Yes, that’s the point.
They get in the way of less important courses of action.
This does reduce flexibility — the flexibility to do what is not worth your time. But you should not set or implement your goals in a way that blinds you to genuine, spontaneous opportunity.
There’s the rub.
Seth Godin had two good posts recently that relate to both sides:
Having goals is a pain in the neck.
If you don’t have a goal (a corporate goal, a market share goal, a personal career goal, an athletic goal…) then you can just do your best. You can take what comes. You can reprioritize on a regular basis. If you don’t have a goal, you never have to worry about missing it.
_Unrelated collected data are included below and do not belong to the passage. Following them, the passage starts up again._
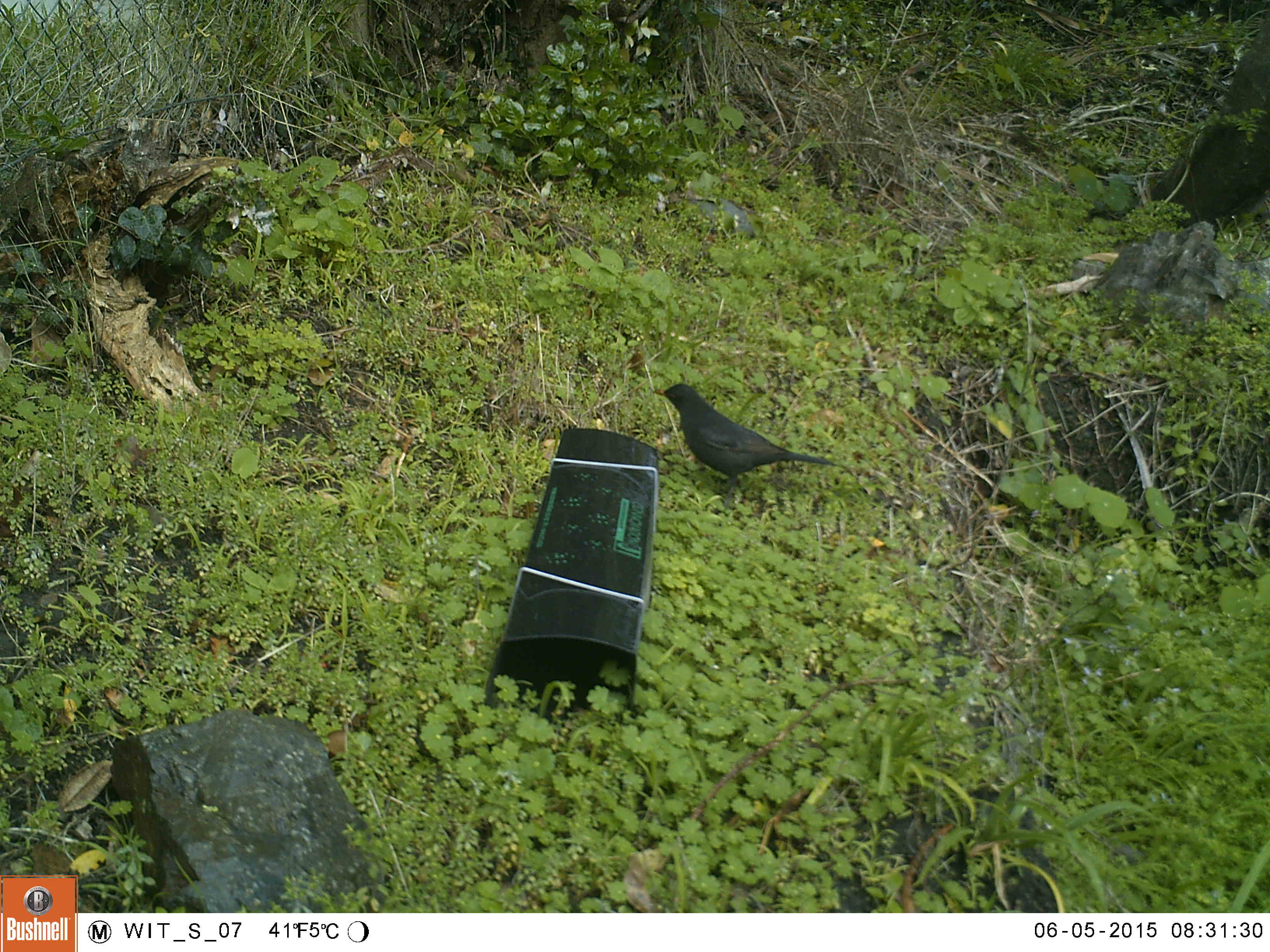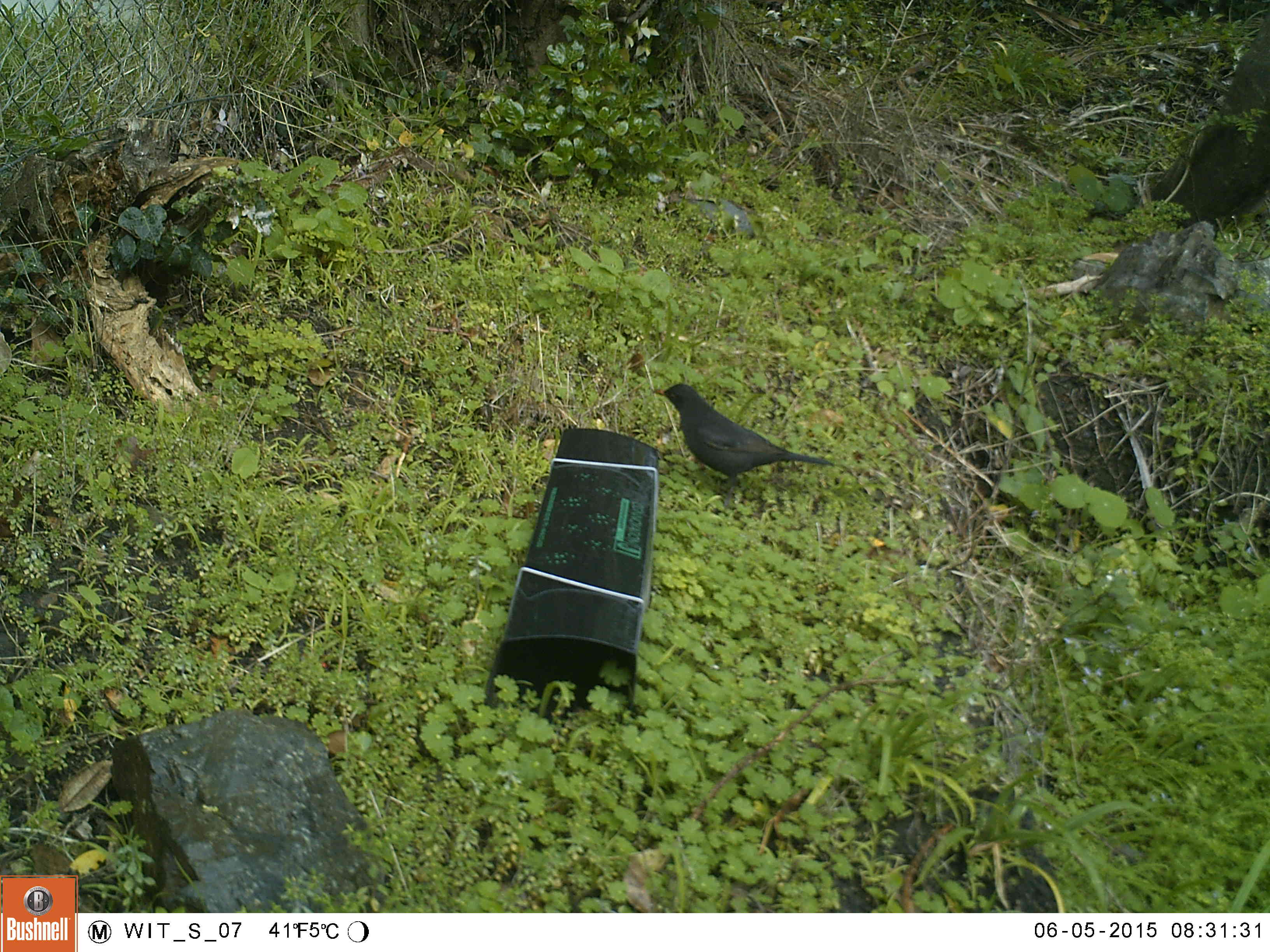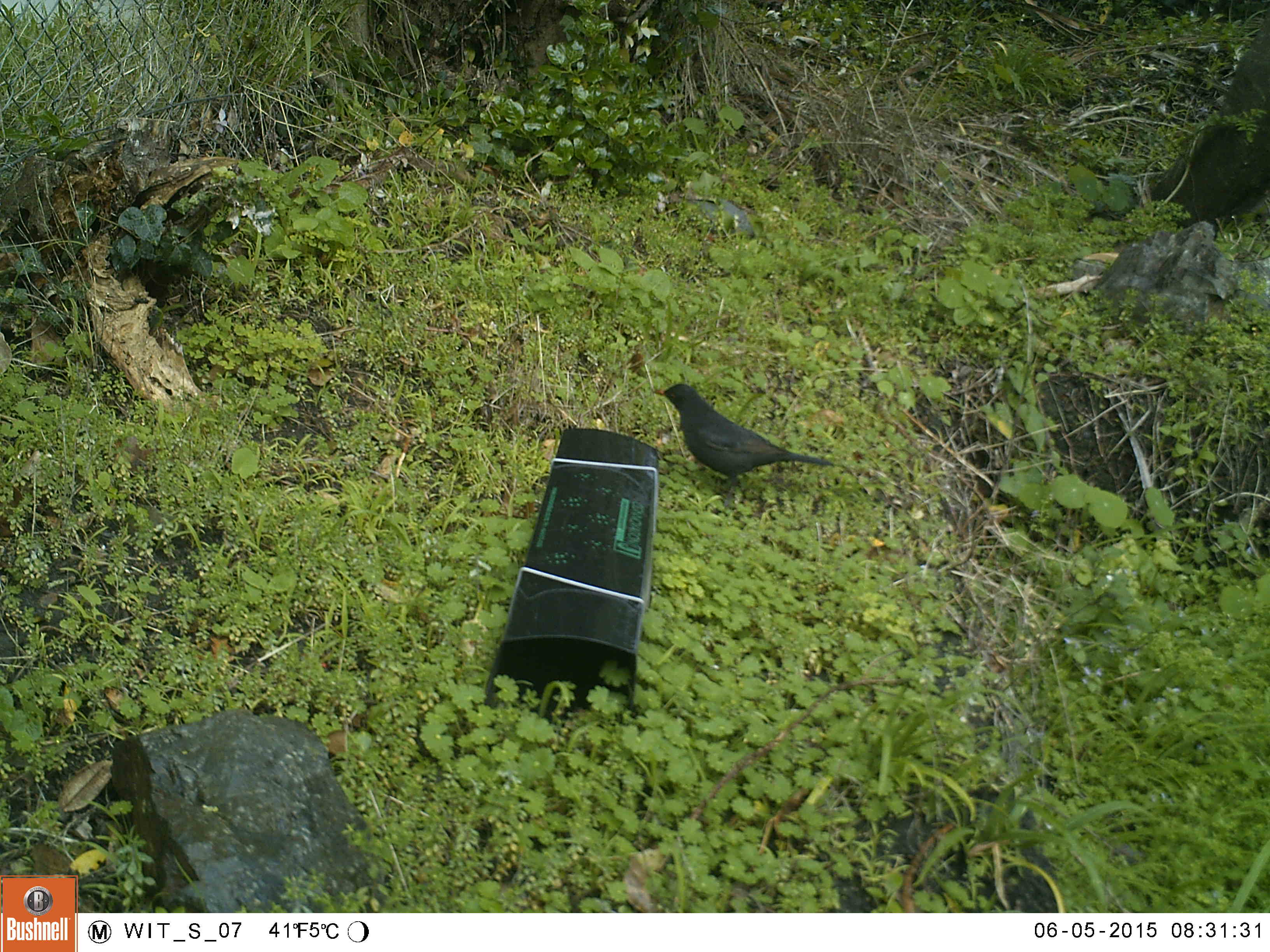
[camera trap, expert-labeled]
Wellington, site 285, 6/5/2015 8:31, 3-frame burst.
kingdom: Animalia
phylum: Chordata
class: Aves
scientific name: Aves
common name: bird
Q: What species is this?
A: Bird (Aves).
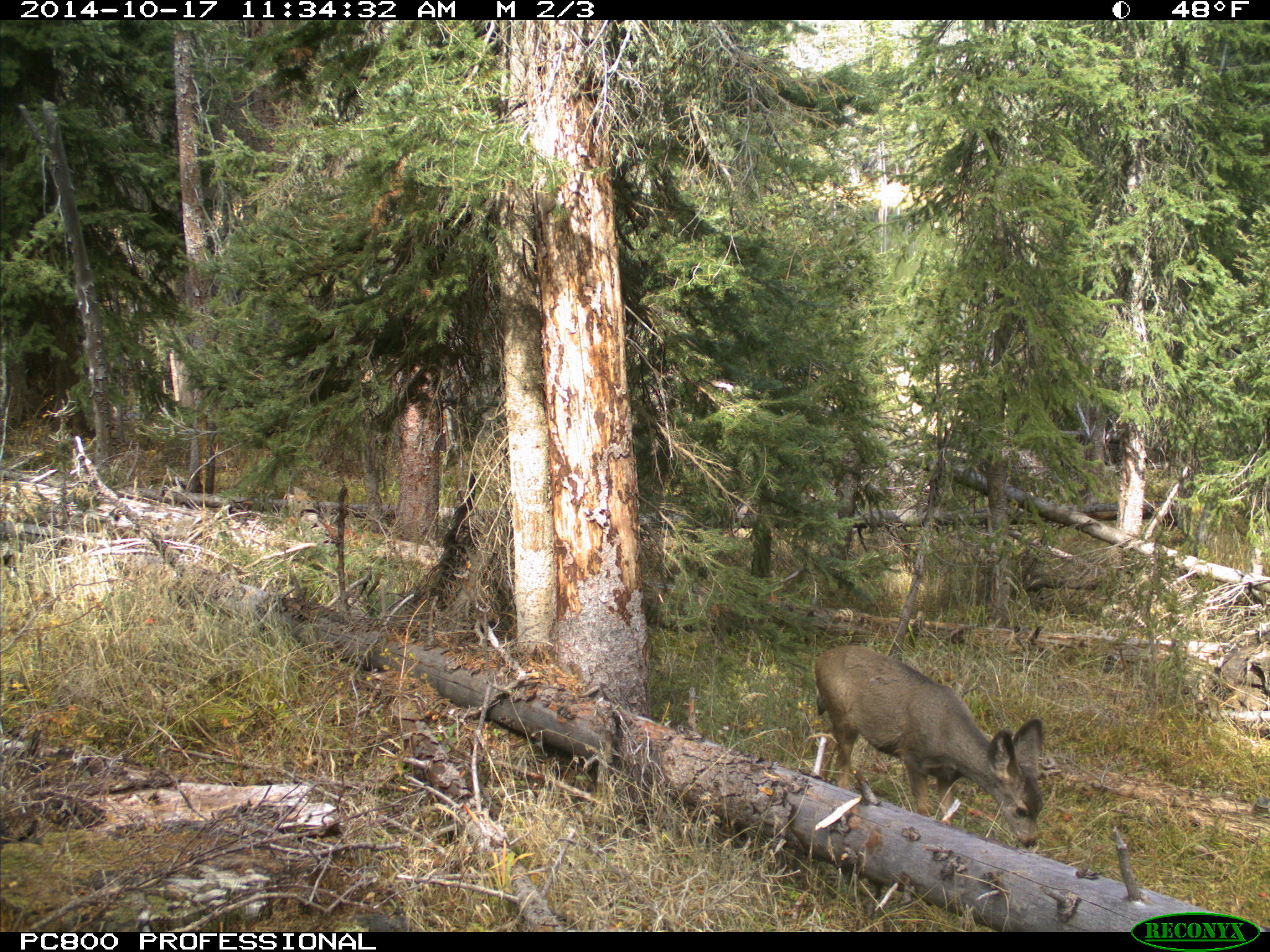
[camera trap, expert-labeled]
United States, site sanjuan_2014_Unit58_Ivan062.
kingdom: Animalia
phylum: Chordata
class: Mammalia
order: Artiodactyla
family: Cervidae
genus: Odocoileus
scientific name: Odocoileus hemionus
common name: mule deer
If you don’t have a goal you don’t need nearly as many excuses, either.
Not having a goal lets you make a ruckus, or have more fun, or spend time doing what matters right now, which is, after all, the moment in which you are living.
The thing about goals is that living without them is a lot more fun, in the short run.
It seems to me, though, that the people who get things done, who lead, who grow and who make an impact… those people have goals.
I just heard Kurt Andersen quote E.B. White with this glorious phrase.
How willing is your organization to be lucky? What about you in your career and your marketing efforts? Or in the people you meet or the places you go or the movies you see or the books you read?
My closest friends each were found as a result of chance encounters and luck. So were my biggest ideas and some of my most successful ventures.
It’s very easy to plot a course for today that minimizes the chance of disappointment or bad outcomes or lousy luck.
I wonder if you could plot a different course, one that created opportunities for good luck?